The issue is that she just broke the masquerade for us and told us to get to the point. There are additional indications that she prefers straight talk. She has requested a particular climate for this discussion and I would strongly prefer to respect that, particularly because any attempt to clarify is going to come across as insulting the demonstration of the situation she just conferred.

SHE FUCKING TOLD US SHE KNOWS ABOUT MAGICAL GIRLS. WHAT MORE DO YOU FUCKING WANT. What do you expect her response to be? 'Cause I'm expecting something like "Yeah, I'm totally talking about the other magical girls. No, you idiots, I just told you that I know, now quit wasting my time and promise me you're not going to hurt my little girl".
The wording here is of concern, since it is being rather condescending to Hitomi's mom and implying she is a child. "an adult" is a better phrase/term.
Fine, yes, I chose a word wrongly. We need to be an adult.
 
God the wait for this next update is going to be torture. And not just because I forcast this argument about Hitomom's relationship with secrets and the truth to last that long.
I hope you update fast this round Firn.

Also, khfan just made me think: wouldn't it be a pretty shocking twist if we were made from a wish - Mami's wish, responding to her inability to keep friends around like she wanted?
 
Are we really arguing about this? Make certain we're on the same page. Just because she's not meguca doesn't mean that the info hazard rules aren't in play. Make sure she's saying what we think she's saying and try to feel out what exactly she knows. Decide what to do from there.

What info hazard rules even are there? We don't have to keep it a secret from anyone if we don't want to, and we were going to tell her at some point anyway.

There is no reason for her to be offended if we take a moment to confirm her meaning before explaining everything. If anything, she should be fully expecting it. She's prodding at something that's usually kept secret. She shouldn't expect us to immediately want to share everything.

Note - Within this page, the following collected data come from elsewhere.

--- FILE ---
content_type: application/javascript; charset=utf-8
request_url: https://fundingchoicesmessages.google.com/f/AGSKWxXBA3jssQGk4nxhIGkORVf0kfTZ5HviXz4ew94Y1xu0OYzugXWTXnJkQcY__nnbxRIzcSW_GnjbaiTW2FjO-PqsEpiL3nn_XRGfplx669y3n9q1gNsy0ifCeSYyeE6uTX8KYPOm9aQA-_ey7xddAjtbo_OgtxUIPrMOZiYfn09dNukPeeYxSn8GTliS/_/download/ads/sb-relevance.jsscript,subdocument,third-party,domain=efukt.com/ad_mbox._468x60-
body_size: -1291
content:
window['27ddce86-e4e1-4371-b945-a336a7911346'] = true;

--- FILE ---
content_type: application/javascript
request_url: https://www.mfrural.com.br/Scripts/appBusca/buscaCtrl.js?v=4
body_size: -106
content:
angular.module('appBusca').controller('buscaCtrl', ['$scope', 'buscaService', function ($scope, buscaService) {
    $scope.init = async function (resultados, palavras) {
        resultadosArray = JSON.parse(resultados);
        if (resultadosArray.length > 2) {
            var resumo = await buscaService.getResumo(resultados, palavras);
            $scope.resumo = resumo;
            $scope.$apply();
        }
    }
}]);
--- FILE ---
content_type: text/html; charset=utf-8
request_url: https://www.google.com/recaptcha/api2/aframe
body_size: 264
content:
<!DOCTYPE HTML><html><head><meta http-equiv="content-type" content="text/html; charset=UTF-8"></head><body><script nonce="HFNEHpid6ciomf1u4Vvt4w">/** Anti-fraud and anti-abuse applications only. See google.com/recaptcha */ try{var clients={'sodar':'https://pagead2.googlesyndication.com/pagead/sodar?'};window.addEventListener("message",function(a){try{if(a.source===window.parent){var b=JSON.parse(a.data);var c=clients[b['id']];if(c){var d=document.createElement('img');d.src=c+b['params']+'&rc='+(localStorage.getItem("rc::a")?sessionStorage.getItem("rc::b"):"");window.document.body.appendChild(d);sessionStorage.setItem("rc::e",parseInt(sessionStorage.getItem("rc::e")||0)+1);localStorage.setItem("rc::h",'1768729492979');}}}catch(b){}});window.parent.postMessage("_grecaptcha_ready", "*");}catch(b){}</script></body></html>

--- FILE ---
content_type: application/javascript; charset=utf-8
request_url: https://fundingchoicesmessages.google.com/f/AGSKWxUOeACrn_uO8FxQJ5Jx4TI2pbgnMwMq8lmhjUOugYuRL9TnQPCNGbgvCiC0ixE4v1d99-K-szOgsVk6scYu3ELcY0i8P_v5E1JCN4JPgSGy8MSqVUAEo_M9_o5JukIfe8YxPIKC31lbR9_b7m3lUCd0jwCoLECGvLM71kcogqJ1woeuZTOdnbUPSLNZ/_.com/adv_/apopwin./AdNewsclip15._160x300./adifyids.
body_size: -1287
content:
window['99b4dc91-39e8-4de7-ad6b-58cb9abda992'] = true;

It's not a matter of being "offended," it's a matter leaving her in suspense when she's concerned and there's no point to not telling her anyway.
 
Unless, you know, we go ahead and share we were planning to do this, anyway.
Suggested scenario for accomplishing that:
[] Tell her that makes your debate about how and whether to get in contact with adults easier, transform your soul gem for confirmation.


If there's a secret community of muggle lesbian teenage girl larpers running around with fingernail tattoos and soul-gem ring analogues with a sufficiently strong community to remain perfectly consistent across generations and with sufficient geographic extent to include Hitomom's high school, I want to find them, because they're about as good at opsec and black finance as the goddamn Illuminati and we need them to help us build our little meguca nation. Or just co-opt it, they've already done all the hard work.

What the fuck else could this be? She knows, we know that she knows, she know that we know that she knows, and she already told us to quit beating around the bush. If she was just hinting at things I'd be fine, but she did everything she could to establish her bona-fides and get straight to the point and requested that we do the same.
Vebyast, I don't even believe she's making a mistake myself, but you're heavily over-complicating it. The scenario here isn't "lesbians call themsleves magical girls" it's "Mrs Shizuki believes lesbians call themselves magical girls"

Which requires either A: The magical girl community culturally influencing the lesbian community, or B: Mrs. Shizuki, in her youth, mistaking magical girls for being just lesbians.